Hey hey hey. I never added a tank mate before and I can really only have a snail in my 5 gallon. I was just wondering: How do I add the snail into my betta tank? Do you acclimate snails? Do you put them in isolation first? How do you know if it gets sick? Do bettas ever attack them?

I am rather partial to the golden apple snails at PetSmart that they are calling mystery snails. What would be good food for them? Better yet, how do I stop my betta from eating the snail food? I'd appreciate it if anyone could answer my questions and let me know of anything important I haven't thought of yet.

Thanks.


----------



## teeneythebetta (Apr 29, 2012)

For info on feeding apple snails go here: http://www.applesnail.net/content/care.php

My suggestion is to quarantine the snail for 2 weeks. The reason for this is that if your snail is carrying a fish illness, the illness/parasite will die if it has no host over that time period. Your snail will be fine without a heater until you put it in your betta's tank.
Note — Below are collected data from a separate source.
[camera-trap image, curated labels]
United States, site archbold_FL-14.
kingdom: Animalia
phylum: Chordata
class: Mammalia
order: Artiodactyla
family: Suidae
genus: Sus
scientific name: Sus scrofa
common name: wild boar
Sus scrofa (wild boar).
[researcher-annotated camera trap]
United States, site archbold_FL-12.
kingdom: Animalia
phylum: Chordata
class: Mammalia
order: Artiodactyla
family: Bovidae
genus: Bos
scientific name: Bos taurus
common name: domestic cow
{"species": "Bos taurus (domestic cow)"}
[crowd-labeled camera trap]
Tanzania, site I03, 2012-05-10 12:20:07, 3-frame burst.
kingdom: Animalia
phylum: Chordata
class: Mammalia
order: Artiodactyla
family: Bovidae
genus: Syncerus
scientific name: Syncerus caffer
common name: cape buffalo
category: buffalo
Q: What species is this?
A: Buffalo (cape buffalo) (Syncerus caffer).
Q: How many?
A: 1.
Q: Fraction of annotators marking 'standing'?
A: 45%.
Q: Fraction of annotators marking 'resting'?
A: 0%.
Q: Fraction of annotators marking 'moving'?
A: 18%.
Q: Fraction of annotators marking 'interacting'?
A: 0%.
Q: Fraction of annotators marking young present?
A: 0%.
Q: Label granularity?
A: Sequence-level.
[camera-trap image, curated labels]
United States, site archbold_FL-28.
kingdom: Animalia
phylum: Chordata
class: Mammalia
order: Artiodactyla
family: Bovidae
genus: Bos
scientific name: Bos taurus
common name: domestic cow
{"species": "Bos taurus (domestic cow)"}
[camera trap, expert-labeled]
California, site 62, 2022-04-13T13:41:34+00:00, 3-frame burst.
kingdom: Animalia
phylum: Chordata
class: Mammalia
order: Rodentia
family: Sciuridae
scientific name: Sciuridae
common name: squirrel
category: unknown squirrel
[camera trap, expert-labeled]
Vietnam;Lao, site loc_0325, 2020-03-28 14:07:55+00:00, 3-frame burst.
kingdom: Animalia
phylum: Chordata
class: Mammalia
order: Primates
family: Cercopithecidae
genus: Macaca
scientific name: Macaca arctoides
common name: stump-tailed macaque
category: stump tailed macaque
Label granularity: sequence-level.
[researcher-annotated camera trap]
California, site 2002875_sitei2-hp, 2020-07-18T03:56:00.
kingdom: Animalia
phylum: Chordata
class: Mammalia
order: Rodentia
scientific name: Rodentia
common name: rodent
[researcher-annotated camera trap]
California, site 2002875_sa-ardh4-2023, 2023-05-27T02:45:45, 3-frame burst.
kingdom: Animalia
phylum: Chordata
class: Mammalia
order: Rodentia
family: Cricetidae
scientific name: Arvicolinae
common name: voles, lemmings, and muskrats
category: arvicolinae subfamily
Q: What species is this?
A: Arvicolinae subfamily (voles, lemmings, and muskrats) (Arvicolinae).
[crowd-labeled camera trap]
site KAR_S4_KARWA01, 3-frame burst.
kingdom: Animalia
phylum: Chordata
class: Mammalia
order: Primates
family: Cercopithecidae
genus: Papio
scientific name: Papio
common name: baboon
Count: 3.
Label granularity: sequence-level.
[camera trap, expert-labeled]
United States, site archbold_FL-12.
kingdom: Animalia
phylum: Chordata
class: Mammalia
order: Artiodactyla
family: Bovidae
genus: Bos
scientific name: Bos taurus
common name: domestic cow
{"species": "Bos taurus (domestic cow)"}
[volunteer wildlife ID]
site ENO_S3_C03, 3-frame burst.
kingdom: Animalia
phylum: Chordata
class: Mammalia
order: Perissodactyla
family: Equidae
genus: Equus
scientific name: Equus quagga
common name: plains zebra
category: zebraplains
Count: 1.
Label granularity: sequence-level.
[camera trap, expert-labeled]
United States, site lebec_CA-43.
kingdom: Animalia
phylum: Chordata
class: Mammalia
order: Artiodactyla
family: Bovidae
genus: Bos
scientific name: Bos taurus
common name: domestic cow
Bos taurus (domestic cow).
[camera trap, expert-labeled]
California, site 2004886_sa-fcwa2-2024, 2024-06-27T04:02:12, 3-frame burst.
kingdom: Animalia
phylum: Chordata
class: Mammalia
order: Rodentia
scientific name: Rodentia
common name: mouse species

I'm not sure if they are sensitive to temperature changes but I float my snails if the temp is more than 10 degrees change. 

Don't forget if you ever need to treat your betta with any sort of salt to remove your snail, they're sensitive to that.


----------



## Sivan (Aug 30, 2010)

Thank you! I never considered aquarium salt effecting the snail...which should have been obvious.


----------



## teeneythebetta (Apr 29, 2012)

Sivan said:


> Thank you! I never considered aquarium salt effecting the snail...which should have been obvious.


Haha. I Was helping someone a few days ago with a sick betta, they told me they went & got AQ salt & meds and also a snail. They put the snail right into the tank with salt, I told them to remove it. They said it was just sitting there when it was in the salt water but once in the regular water it was zipping around the tank


----------



## Sivan (Aug 30, 2010)

How cute! I am looking forward to getting one now.


----------